Park Jinho, Nguyen Thien, Park Soongho, Hill Brian, Shadgan Babak, Gandjbakhche Amir
Eunice Kennedy Shriver National Institute of Child Health and Human Development, National Institutes of Health, 49 Convent Dr., Bethesda, MD 20894, USA.
National Heart, Lung and Blood Institute, National Institutes of Health, 10 Center Dr., Bethesda, MD 20892, USA.
Bioengineering (Basel). 2024 Jul 12;11(7):709. doi: 10.3390/bioengineering11070709.
A two-stream convolutional neural network (TCNN) for breathing pattern classification has been devised for the continuous monitoring of patients with infectious respiratory diseases. The TCNN consists of a convolutional neural network (CNN)-based autoencoder and classifier. The encoder of the autoencoder generates deep compressed feature maps, which contain the most important information constituting data. These maps are concatenated with feature maps generated by the classifier to classify breathing patterns. The TCNN, single-stream CNN (SCNN), and state-of-the-art classification models were applied to classify four breathing patterns: normal, slow, rapid, and breath holding. The input data consisted of chest tissue hemodynamic responses measured using a wearable near-infrared spectroscopy device on 14 healthy adult participants. Among the classification models evaluated, random forest had the lowest classification accuracy at 88.49%, while the TCNN achieved the highest classification accuracy at 94.63%. In addition, the proposed TCNN performed 2.6% better in terms of classification accuracy than an SCNN (without an autoencoder). Moreover, the TCNN mitigates the issue of declining learning performance with increasing network depth, as observed in the SCNN model. These results prove the robustness of the TCNN in classifying breathing patterns despite using a significantly smaller number of parameters and computations compared to state-of-the-art classification models.
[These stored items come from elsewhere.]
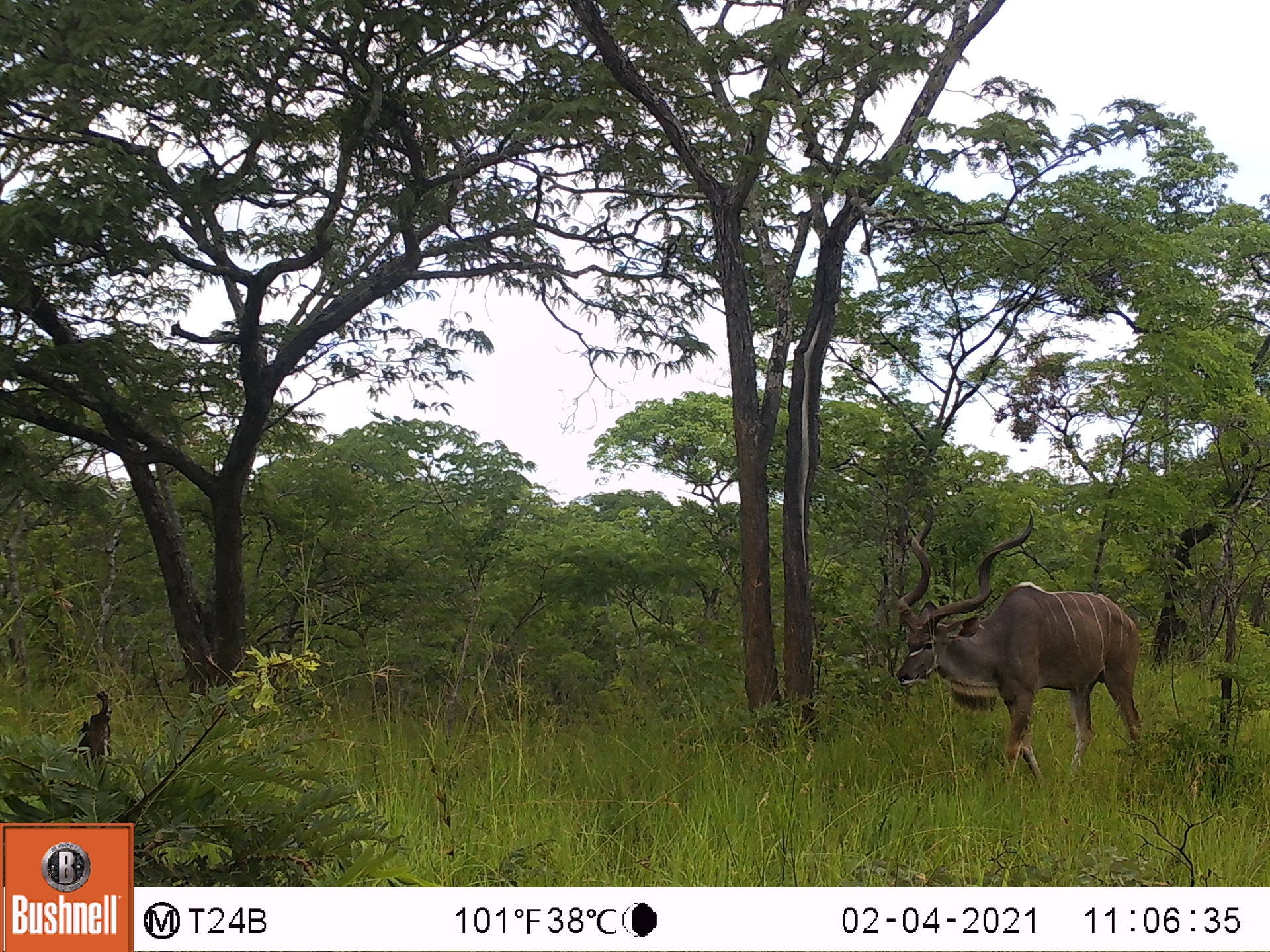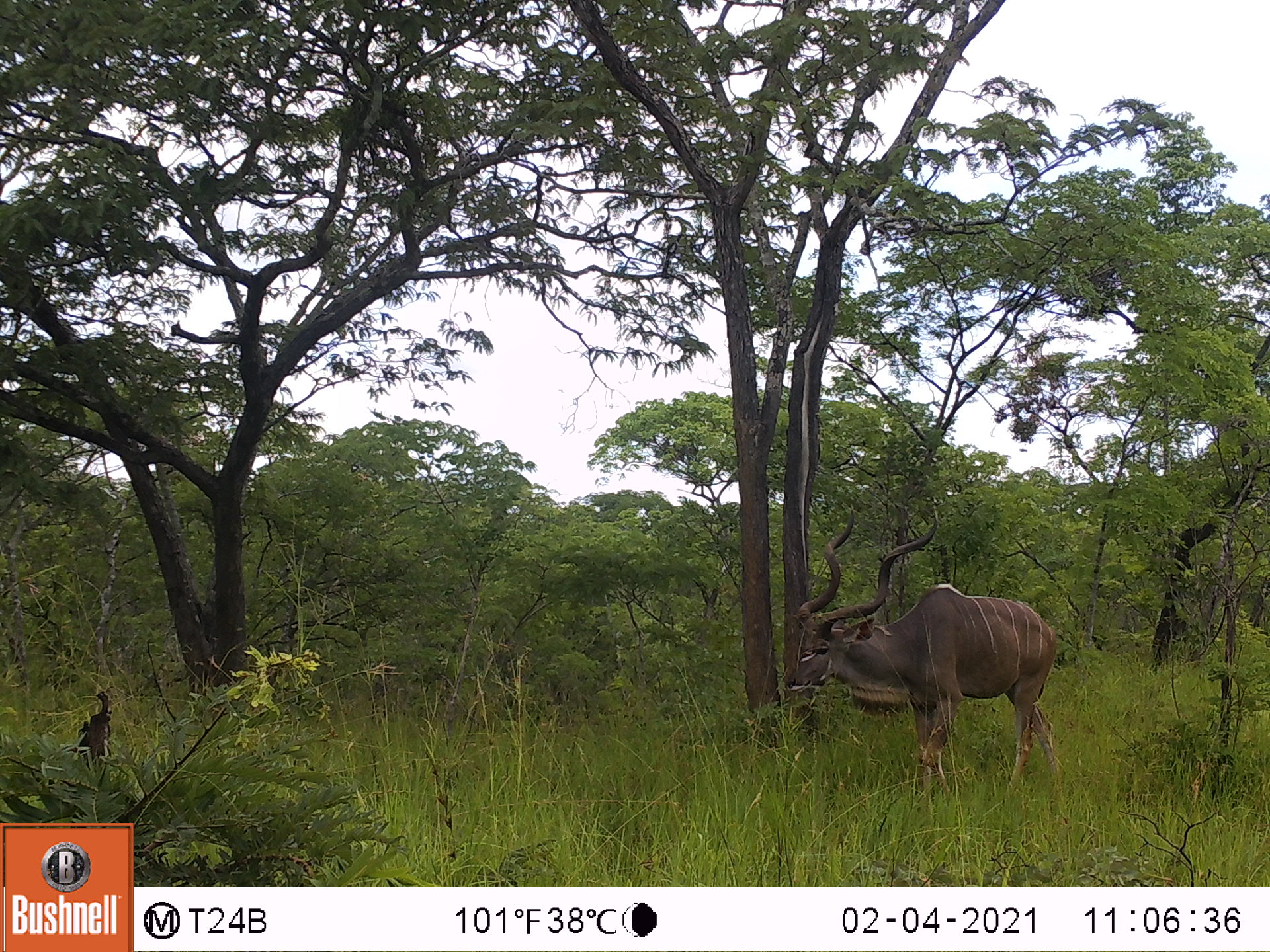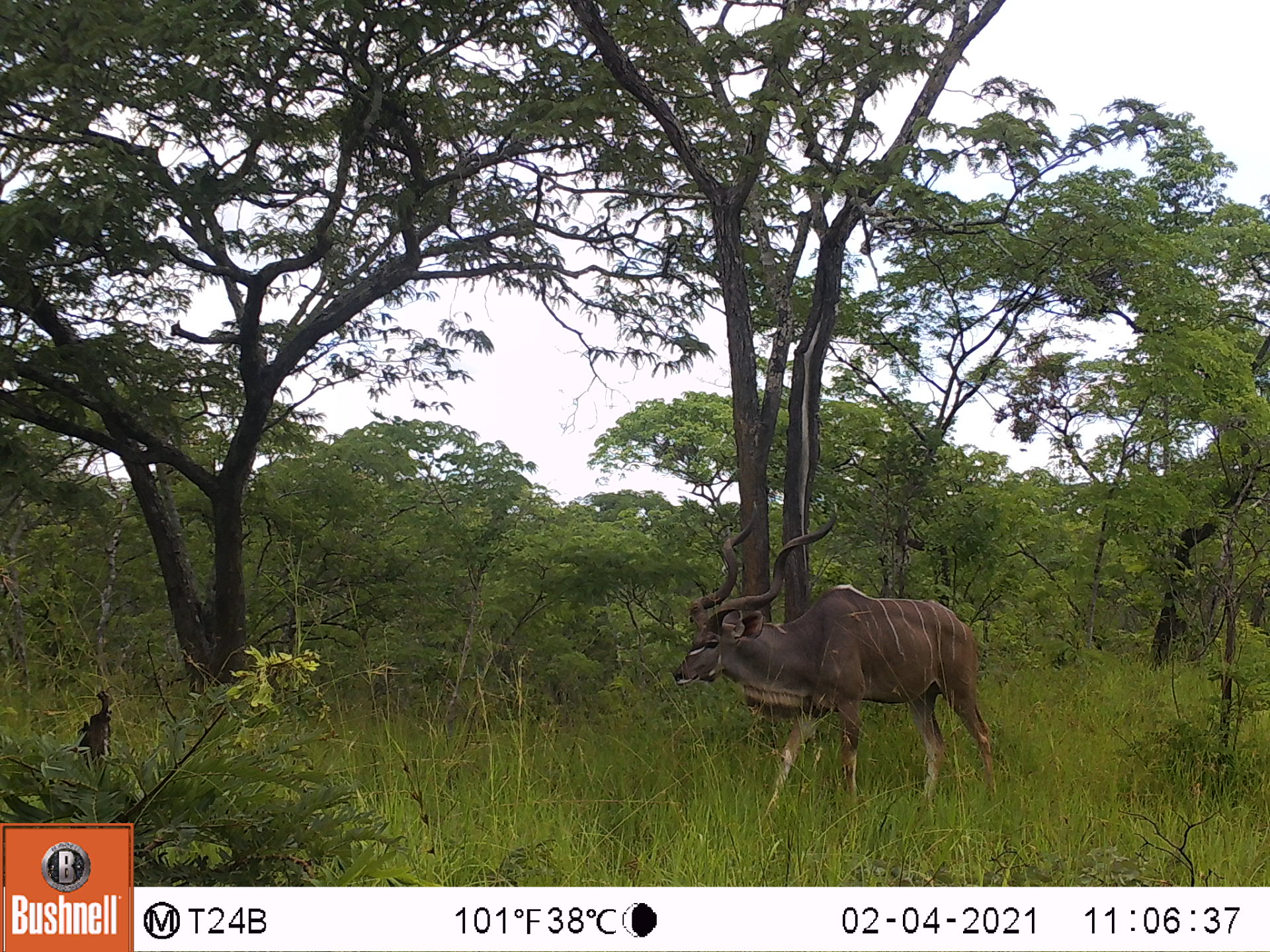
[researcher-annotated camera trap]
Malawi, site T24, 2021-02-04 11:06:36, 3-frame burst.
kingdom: Animalia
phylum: Chordata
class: Mammalia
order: Artiodactyla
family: Bovidae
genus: Tragelaphus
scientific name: Tragelaphus strepsiceros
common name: greater kudu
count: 1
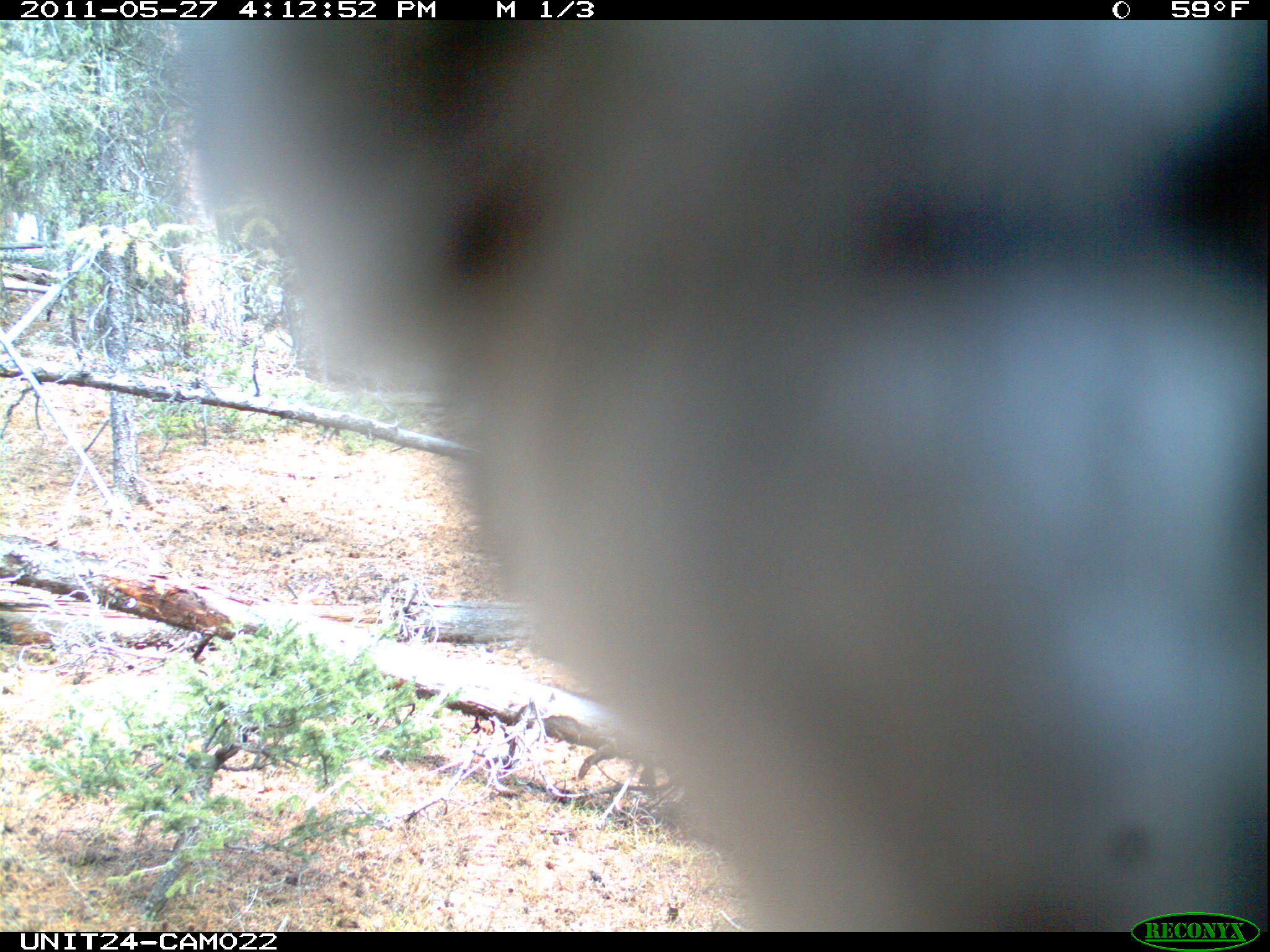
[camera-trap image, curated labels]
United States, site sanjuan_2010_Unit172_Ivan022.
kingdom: Animalia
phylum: Chordata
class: Aves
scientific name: Aves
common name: birds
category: unidentified bird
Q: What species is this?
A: Unidentified bird (birds) (Aves).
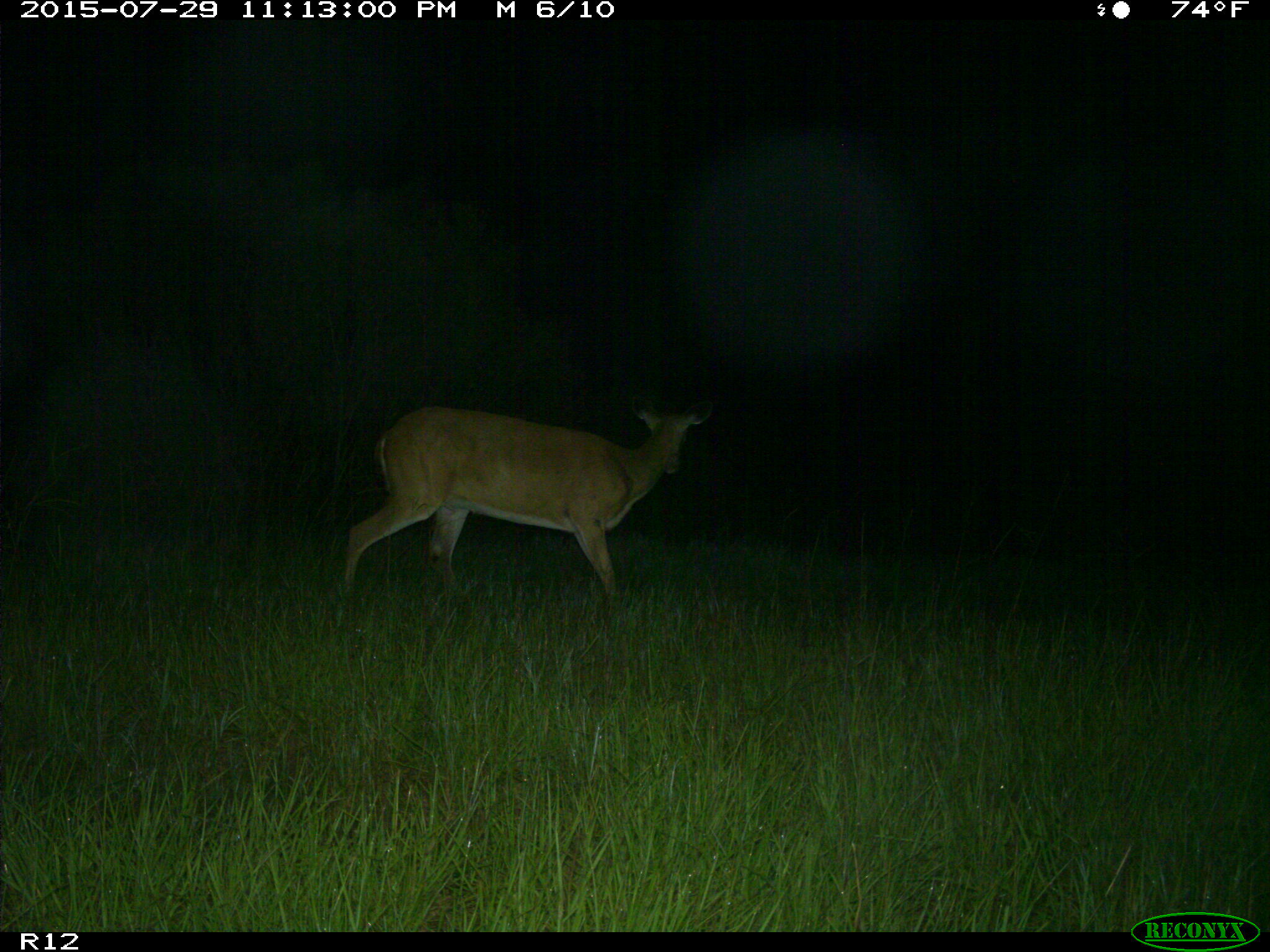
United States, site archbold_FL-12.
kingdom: Animalia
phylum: Chordata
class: Mammalia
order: Artiodactyla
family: Cervidae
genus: Odocoileus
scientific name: Odocoileus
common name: deer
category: unidentified deer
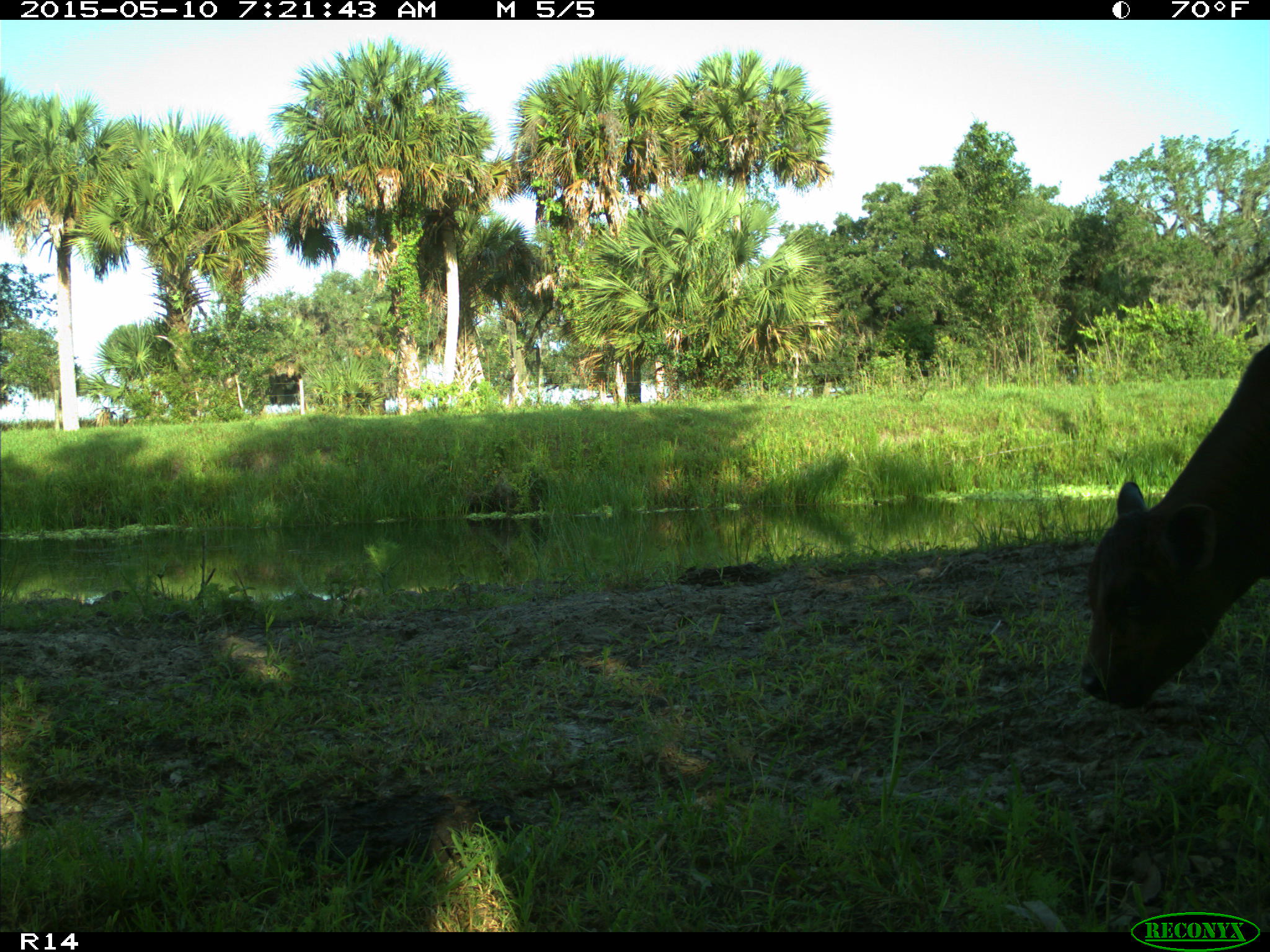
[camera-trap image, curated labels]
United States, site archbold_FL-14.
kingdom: Animalia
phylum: Chordata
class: Mammalia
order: Artiodactyla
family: Bovidae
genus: Bos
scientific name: Bos taurus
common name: domestic cow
Bos taurus (domestic cow).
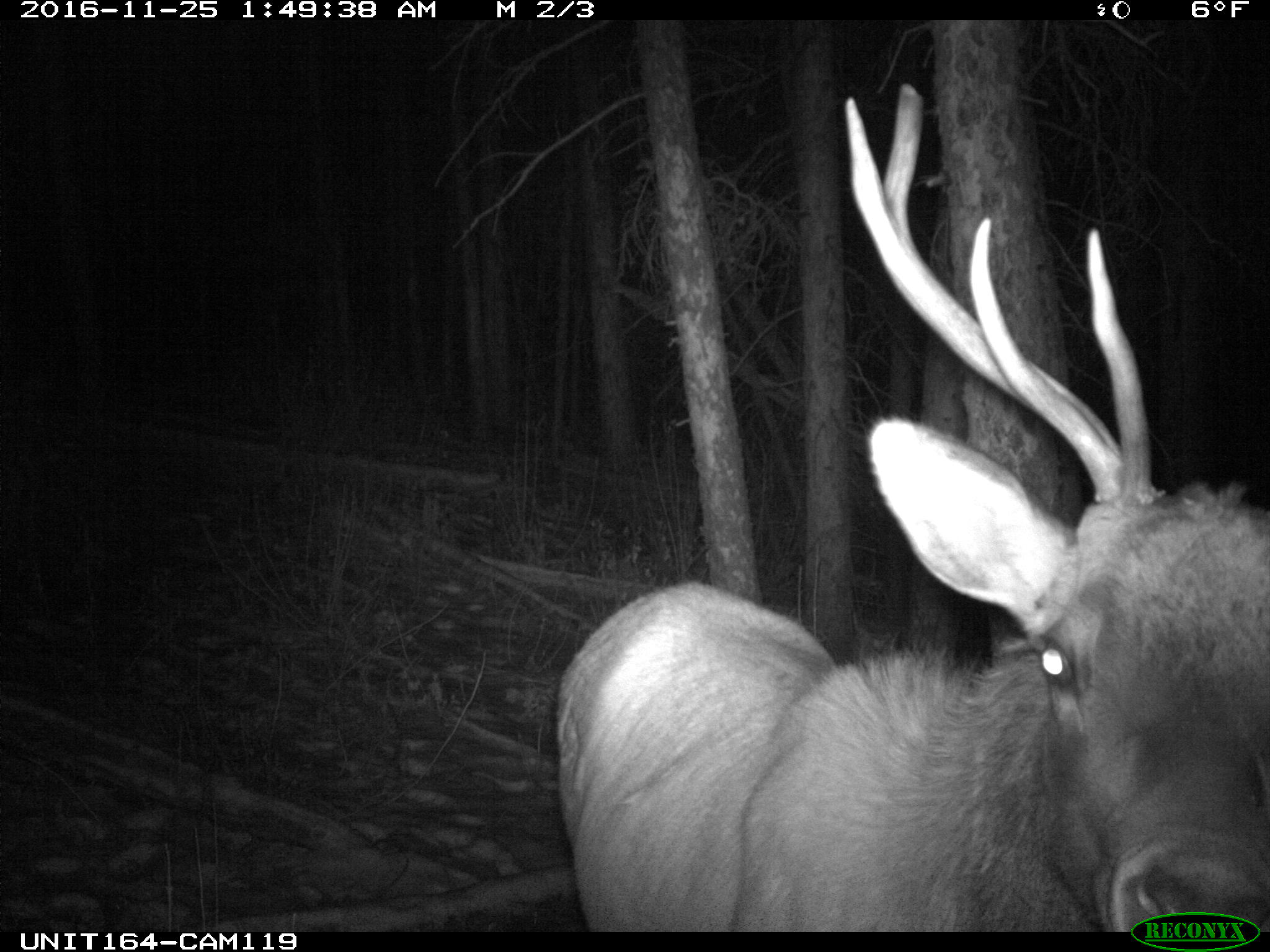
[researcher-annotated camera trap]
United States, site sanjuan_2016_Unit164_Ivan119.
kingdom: Animalia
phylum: Chordata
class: Mammalia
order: Artiodactyla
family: Cervidae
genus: Cervus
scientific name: Cervus elaphus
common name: red deer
一种用于呼吸模式分类的双流卷积神经网络(TCNN)已被设计出来,用于对感染性呼吸道疾病患者进行持续监测。TCNN由基于卷积神经网络(CNN)的自动编码器和分类器组成。自动编码器的编码器生成深度压缩特征图,其中包含构成数据的最重要信息。这些图与分类器生成的特征图连接起来以对呼吸模式进行分类。将TCNN、单流CNN(SCNN)和最先进的分类模型应用于对四种呼吸模式进行分类:正常、缓慢、快速和屏气。输入数据包括使用可穿戴近红外光谱设备在14名健康成年参与者身上测量的胸部组织血液动力学反应。在评估的分类模型中,随机森林的分类准确率最低,为88.49%,而TCNN的分类准确率最高,为94.63%。此外,所提出的TCNN在分类准确率方面比SCNN(无自动编码器)提高了2.6%。此外,与SCNN模型不同,TCNN缓解了随着网络深度增加学习性能下降的问题。这些结果证明了TCNN在对呼吸模式进行分类时的稳健性,尽管与最先进的分类模型相比,其使用的参数和计算量要少得多。